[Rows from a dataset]
[Begin]

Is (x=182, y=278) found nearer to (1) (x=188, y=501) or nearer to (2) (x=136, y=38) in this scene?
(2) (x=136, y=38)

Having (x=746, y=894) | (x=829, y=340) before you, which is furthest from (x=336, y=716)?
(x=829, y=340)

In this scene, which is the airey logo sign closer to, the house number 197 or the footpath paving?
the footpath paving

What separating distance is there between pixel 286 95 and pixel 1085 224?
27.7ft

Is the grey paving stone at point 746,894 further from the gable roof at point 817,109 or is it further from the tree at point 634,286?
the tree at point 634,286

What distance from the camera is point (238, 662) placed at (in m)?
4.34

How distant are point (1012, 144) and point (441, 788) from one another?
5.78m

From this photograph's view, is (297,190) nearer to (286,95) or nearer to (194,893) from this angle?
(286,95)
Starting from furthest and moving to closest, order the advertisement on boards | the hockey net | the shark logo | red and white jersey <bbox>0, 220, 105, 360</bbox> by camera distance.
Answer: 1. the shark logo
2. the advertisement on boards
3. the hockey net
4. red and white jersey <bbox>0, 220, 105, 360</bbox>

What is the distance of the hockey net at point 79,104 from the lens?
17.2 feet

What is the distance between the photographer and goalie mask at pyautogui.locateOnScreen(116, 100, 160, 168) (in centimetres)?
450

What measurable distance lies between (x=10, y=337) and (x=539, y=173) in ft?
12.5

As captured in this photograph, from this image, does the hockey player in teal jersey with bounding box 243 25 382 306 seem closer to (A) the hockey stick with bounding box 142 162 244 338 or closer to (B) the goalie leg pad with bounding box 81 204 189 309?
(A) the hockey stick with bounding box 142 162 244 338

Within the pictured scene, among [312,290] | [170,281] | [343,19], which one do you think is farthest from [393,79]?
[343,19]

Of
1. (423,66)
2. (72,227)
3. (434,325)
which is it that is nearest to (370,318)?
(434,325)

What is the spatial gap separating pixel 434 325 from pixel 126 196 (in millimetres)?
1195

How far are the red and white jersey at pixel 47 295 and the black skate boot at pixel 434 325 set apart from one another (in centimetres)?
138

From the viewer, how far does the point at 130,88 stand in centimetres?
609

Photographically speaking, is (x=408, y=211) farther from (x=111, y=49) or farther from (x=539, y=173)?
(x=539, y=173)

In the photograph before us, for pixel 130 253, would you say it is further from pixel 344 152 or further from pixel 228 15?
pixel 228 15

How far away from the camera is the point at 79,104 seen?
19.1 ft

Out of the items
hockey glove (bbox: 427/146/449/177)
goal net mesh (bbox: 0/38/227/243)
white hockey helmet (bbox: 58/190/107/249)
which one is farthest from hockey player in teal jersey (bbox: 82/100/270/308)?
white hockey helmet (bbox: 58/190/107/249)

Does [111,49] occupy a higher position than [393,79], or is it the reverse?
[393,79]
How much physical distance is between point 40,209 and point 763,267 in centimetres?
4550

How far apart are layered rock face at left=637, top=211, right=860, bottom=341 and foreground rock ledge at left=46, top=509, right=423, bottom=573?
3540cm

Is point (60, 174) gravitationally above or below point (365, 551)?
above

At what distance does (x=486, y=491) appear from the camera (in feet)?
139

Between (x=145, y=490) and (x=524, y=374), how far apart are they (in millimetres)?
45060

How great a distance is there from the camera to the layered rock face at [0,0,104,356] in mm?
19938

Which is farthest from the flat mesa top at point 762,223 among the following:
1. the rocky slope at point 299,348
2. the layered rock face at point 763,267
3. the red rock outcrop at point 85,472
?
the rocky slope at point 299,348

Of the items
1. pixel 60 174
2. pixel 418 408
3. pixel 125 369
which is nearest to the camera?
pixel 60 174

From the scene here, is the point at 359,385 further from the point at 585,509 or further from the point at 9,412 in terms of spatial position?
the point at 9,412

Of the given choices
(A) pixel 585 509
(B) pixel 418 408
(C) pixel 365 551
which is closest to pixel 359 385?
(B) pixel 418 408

[End]

§ **Directions**: Repeat all of the records above exactly as written.

§ **Written answer**:
Is (x=182, y=278) found nearer to (1) (x=188, y=501) or nearer to (2) (x=136, y=38) in this scene?
(2) (x=136, y=38)

Having (x=746, y=894) | (x=829, y=340) before you, which is furthest from (x=336, y=716)?
(x=829, y=340)

In this scene, which is the airey logo sign closer to, the house number 197 or the footpath paving?
the footpath paving

What separating distance is there between pixel 286 95 and pixel 1085 224?
27.7ft

Is the grey paving stone at point 746,894 further from the gable roof at point 817,109 or is it further from the tree at point 634,286?
the tree at point 634,286

What distance from the camera is point (238, 662) placed at (in m)?
4.34

How distant are point (1012, 144) and point (441, 788) from one another?
5.78m

From this photograph's view, is (297,190) nearer to (286,95) or nearer to (194,893) from this angle?
(286,95)
Starting from furthest and moving to closest, order the advertisement on boards | the hockey net | the shark logo | red and white jersey <bbox>0, 220, 105, 360</bbox> by camera distance.
Answer: 1. the shark logo
2. the advertisement on boards
3. the hockey net
4. red and white jersey <bbox>0, 220, 105, 360</bbox>

What is the distance of the hockey net at point 79,104 from the lens?
17.2 feet

What is the distance between the photographer and goalie mask at pyautogui.locateOnScreen(116, 100, 160, 168) (in centimetres)?
450

What measurable distance lies between (x=10, y=337) and (x=539, y=173) in ft?
12.5

As captured in this photograph, from this image, does the hockey player in teal jersey with bounding box 243 25 382 306 seem closer to (A) the hockey stick with bounding box 142 162 244 338 or closer to (B) the goalie leg pad with bounding box 81 204 189 309?
(A) the hockey stick with bounding box 142 162 244 338

Within the pictured scene, among [312,290] | [170,281] | [343,19], which one do you think is farthest from [393,79]?
[343,19]

Of
1. (423,66)
2. (72,227)
3. (434,325)
which is it that is nearest to (370,318)?
(434,325)

What is the spatial gap separating pixel 434 325 from pixel 126 196 (in millimetres)?
1195

How far are the red and white jersey at pixel 47 295 and the black skate boot at pixel 434 325 set apart from one another (in centimetres)?
138

From the viewer, how far does the point at 130,88 stand in centimetres?
609

Photographically speaking, is (x=408, y=211) farther from (x=111, y=49) or farther from (x=539, y=173)?
(x=539, y=173)

In the photograph before us, for pixel 130 253, would you say it is further from pixel 344 152 or further from pixel 228 15?
pixel 228 15

How far away from the camera is the point at 79,104 seen?
19.1 ft

Out of the items
hockey glove (bbox: 427/146/449/177)
goal net mesh (bbox: 0/38/227/243)
white hockey helmet (bbox: 58/190/107/249)
which one is farthest from hockey player in teal jersey (bbox: 82/100/270/308)?
white hockey helmet (bbox: 58/190/107/249)

Does [111,49] occupy a higher position than [393,79], or is it the reverse?
[393,79]
How much physical distance is between point 40,209 and point 763,267 in centimetres?
4550

How far apart are layered rock face at left=637, top=211, right=860, bottom=341 and foreground rock ledge at left=46, top=509, right=423, bottom=573?
3540cm

Is point (60, 174) gravitationally above or below point (365, 551)?
above

At what distance does (x=486, y=491) appear from the camera (in feet)?
139

Between (x=145, y=490) and (x=524, y=374), how far apart are they (in millimetres)?
45060

How great a distance is there from the camera to the layered rock face at [0,0,104,356] in mm?
19938

Which is farthest from the flat mesa top at point 762,223 among the following:
1. the rocky slope at point 299,348
2. the layered rock face at point 763,267
3. the red rock outcrop at point 85,472
?
the rocky slope at point 299,348

Of the items
1. pixel 60 174
2. pixel 418 408
3. pixel 125 369
which is nearest to the camera?
pixel 60 174

From the scene here, is the point at 359,385 further from the point at 585,509 or further from the point at 9,412 in terms of spatial position?
the point at 9,412

Of the given choices
(A) pixel 585 509
(B) pixel 418 408
(C) pixel 365 551
which is closest to pixel 359 385?
(B) pixel 418 408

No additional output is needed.